(Stored items)
┄┄┄┄┄┄┄┄┄┄
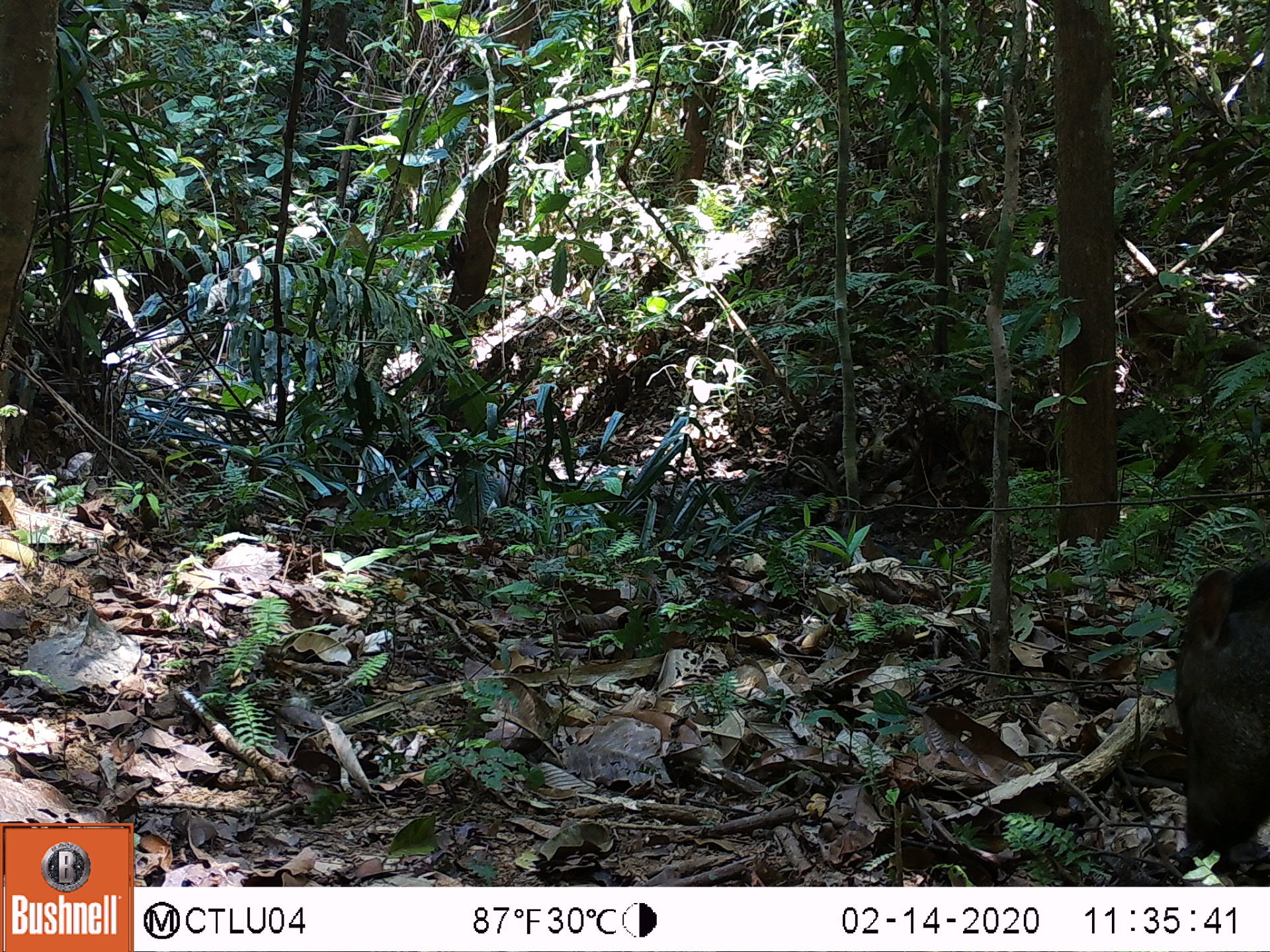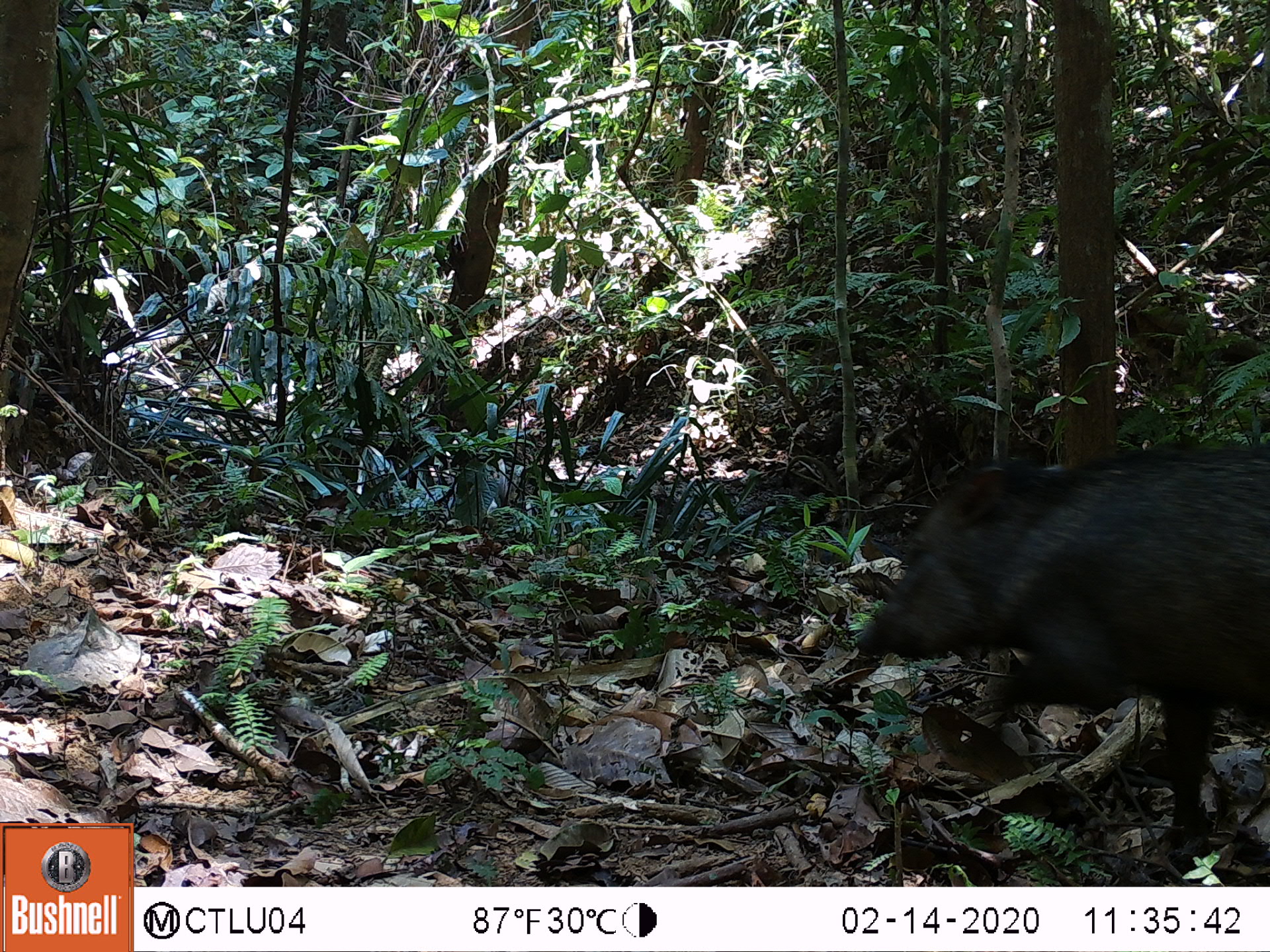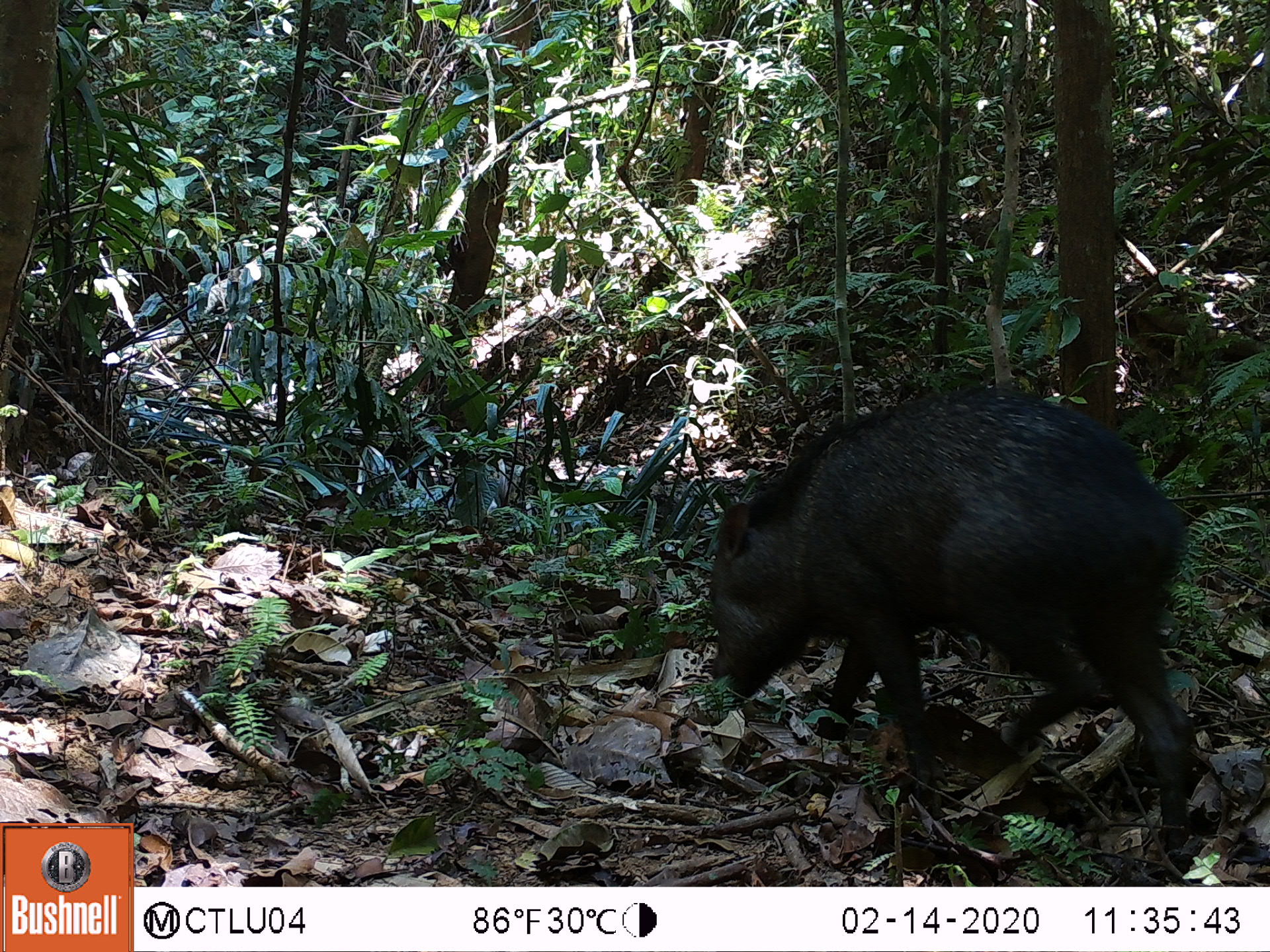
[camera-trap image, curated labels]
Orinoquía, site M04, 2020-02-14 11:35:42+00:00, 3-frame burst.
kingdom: Animalia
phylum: Chordata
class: Mammalia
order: Artiodactyla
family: Tayassuidae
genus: Pecari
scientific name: Pecari tajacu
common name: collared peccary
Collared peccary (Pecari tajacu).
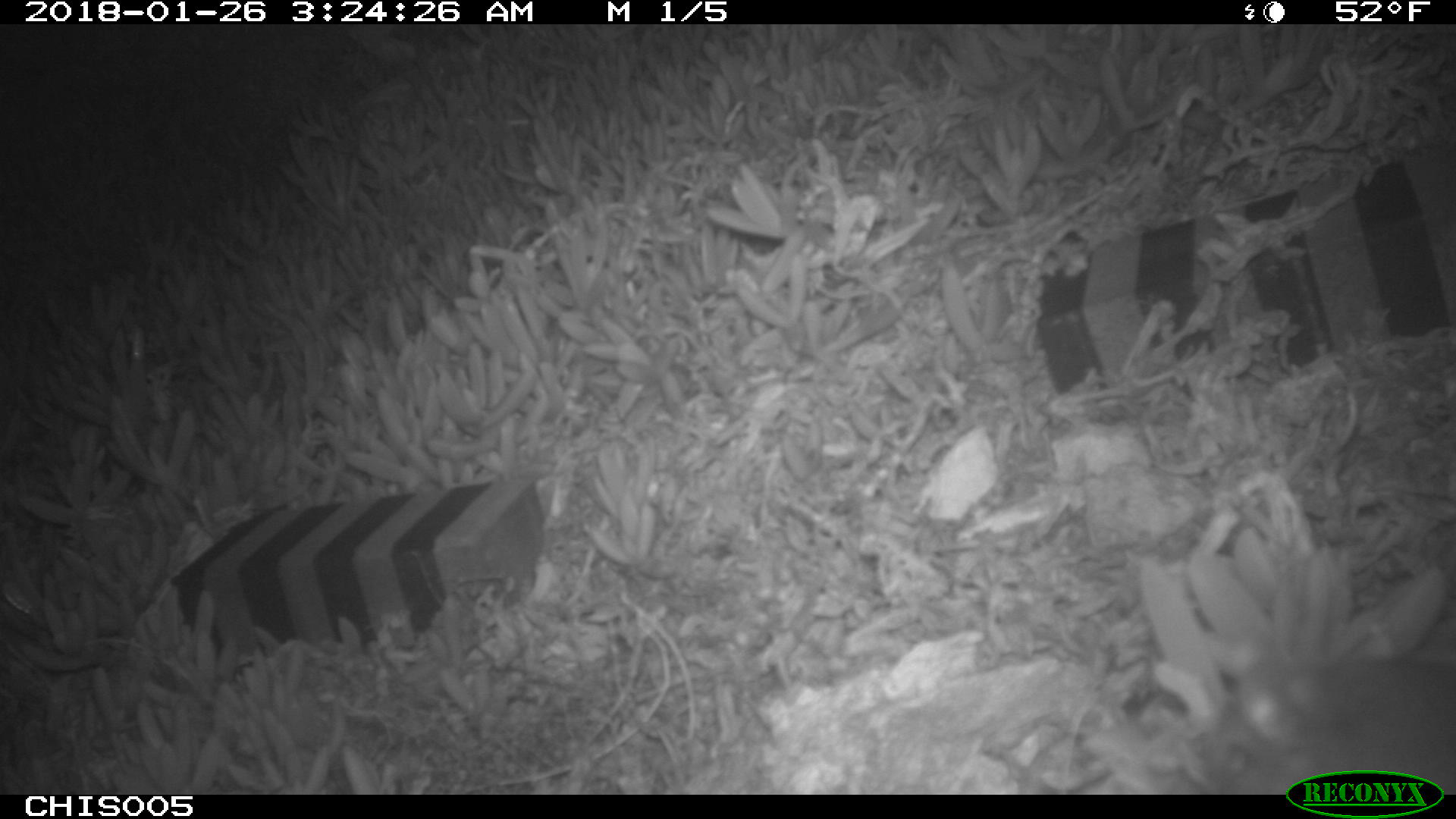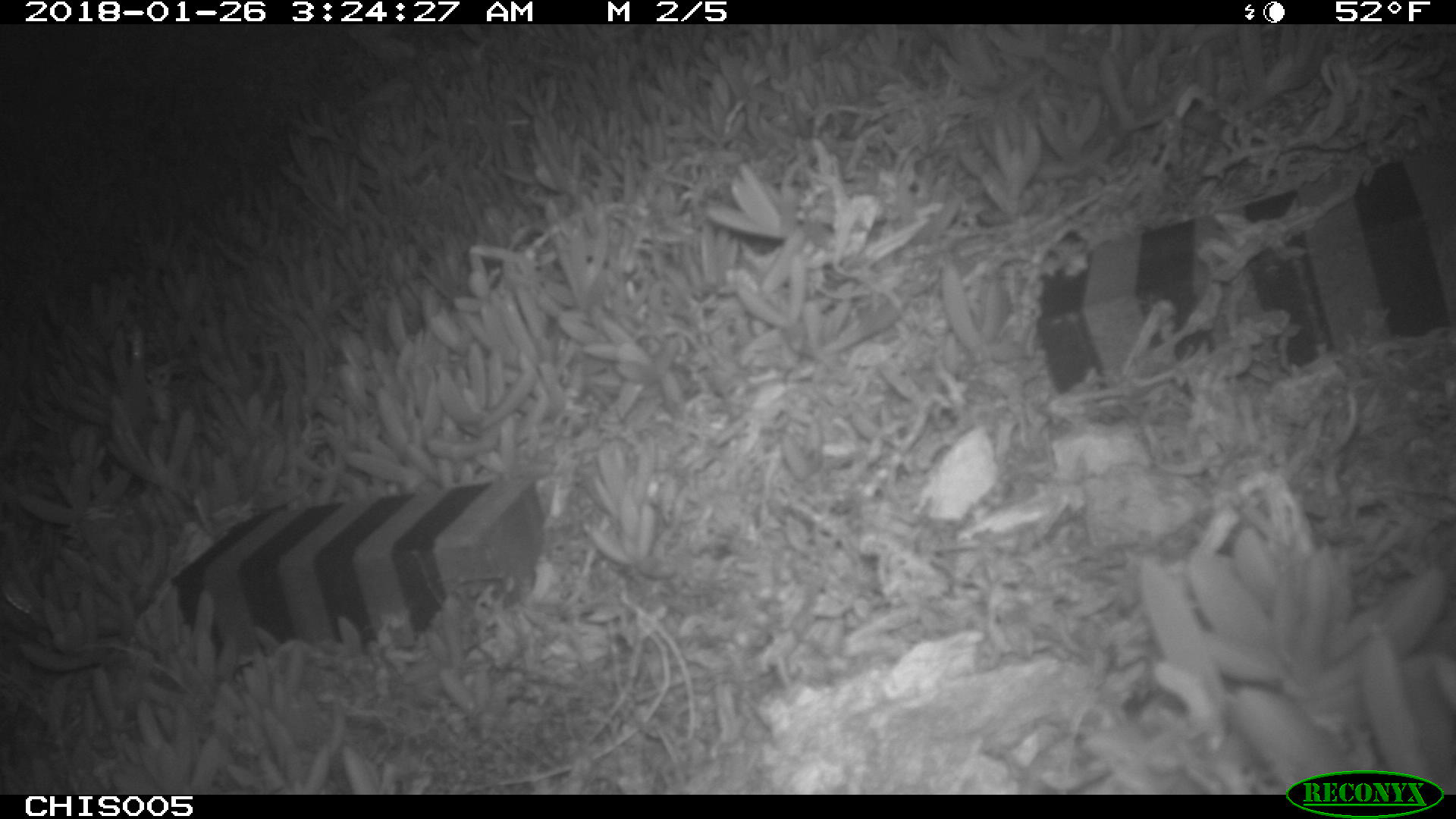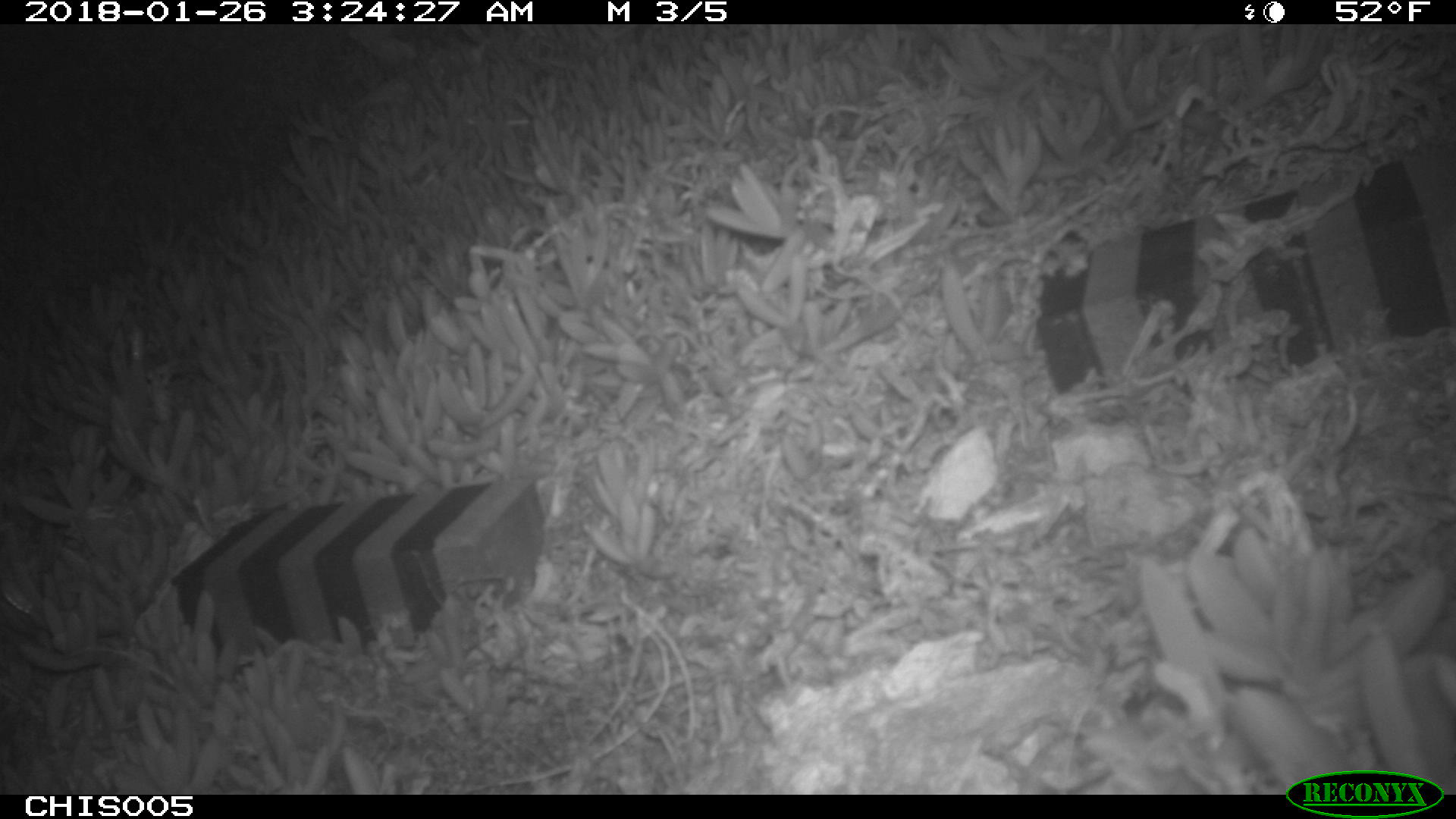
┄┄┄┄┄┄┄┄┄┄
**Task description**: Transcribe the records word for word and include no pictures.

**Task result**:
[camera-trap image, curated labels]
Orinoquía, site M04, 2020-02-14 11:35:42+00:00, 3-frame burst.
kingdom: Animalia
phylum: Chordata
class: Mammalia
order: Artiodactyla
family: Tayassuidae
genus: Pecari
scientific name: Pecari tajacu
common name: collared peccary
Collared peccary (Pecari tajacu).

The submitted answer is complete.